Evolutionary Codes as Complex Adaptive Systems: A Mathematical Framework for RNA--Protein Coevolution
Abstract
The long-standing debate over whether RNA or proteins emerged first has often been framed as a linear sequence of evolutionary innovations. Recent studies, such as the analysis of dipeptide motifs and thermostability in proteomes, suggest that the genetic code and proteins coevolved in a mutually dependent manner. Yet these findings remain largely descriptive and lack a unifying formalism. Here we introduce a Complex Adaptive Systems (CAS) mathematical framework to model the simultaneous coevolution of genetic codes and protein structures. By coupling replicator--mutator dynamics, genotype--phenotype mappings, and fitness functions with interdependent RNA--protein interactions, we demonstrate that stable co-adapted complexes arise naturally as emergent attractors, rather than as linear sequences of innovations. Analytical results reveal conditions for stability and bifurcation, while simulations highlight synchronization, Red Queen-like cycles, and co-selection patterns.

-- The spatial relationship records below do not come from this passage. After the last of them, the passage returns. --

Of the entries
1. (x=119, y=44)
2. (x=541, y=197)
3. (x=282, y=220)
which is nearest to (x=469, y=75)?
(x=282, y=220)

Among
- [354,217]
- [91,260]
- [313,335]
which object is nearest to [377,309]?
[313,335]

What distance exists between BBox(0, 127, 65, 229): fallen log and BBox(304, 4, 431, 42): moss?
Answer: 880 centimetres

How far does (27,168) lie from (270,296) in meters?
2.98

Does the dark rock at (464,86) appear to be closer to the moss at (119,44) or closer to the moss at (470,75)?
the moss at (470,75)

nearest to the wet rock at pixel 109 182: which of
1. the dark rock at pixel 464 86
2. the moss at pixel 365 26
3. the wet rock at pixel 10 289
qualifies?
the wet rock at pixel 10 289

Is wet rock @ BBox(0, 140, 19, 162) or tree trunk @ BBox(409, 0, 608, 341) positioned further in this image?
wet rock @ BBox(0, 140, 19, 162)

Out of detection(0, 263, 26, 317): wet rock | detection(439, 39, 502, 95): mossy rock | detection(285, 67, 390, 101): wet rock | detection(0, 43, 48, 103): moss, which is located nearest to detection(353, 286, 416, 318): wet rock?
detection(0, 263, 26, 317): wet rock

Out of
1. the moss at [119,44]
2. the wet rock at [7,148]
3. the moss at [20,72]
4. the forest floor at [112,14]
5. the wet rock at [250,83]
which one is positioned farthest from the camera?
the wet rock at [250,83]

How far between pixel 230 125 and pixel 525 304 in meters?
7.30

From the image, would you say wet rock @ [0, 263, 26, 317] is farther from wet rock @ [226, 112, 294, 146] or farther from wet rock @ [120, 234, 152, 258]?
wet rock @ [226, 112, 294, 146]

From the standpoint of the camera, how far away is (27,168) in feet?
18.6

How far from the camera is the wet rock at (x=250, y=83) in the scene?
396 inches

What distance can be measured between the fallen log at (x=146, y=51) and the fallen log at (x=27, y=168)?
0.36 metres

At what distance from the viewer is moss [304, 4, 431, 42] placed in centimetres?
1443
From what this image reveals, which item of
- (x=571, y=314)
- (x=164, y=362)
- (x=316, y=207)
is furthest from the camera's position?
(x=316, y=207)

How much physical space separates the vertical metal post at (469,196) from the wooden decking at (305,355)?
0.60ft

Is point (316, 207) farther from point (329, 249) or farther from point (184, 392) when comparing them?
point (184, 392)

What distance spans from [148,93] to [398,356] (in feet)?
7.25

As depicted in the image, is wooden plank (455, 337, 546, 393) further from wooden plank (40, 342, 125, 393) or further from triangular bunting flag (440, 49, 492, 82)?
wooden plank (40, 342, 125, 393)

This framework provides testable predictions for comparative genomics and experimental directed evolution, reframing the origin of molecular codes as a problem of self-organizing complexity.
Highlights
CAS model formalizes RNA--protein coevolution as feedback-driven dynamics
Bifurcation analysis reveals collapse, Red Queen cycles, and stable attractors
Simulations align with proteomic dipeptide correlations and thermostability data
Reframes RNA-world vs protein-first as synchronization, not linear precedence
Provides scalable theory linking molecular, ecological, and systems evolution
Background
The origin of the genetic code and its relationship to protein evolution remains one of the most enduring puzzles in molecular biology. Competing hypotheses---such as the RNA World, Protein World, and coevolution models---attempt to explain how informational molecules and catalytic structures emerged.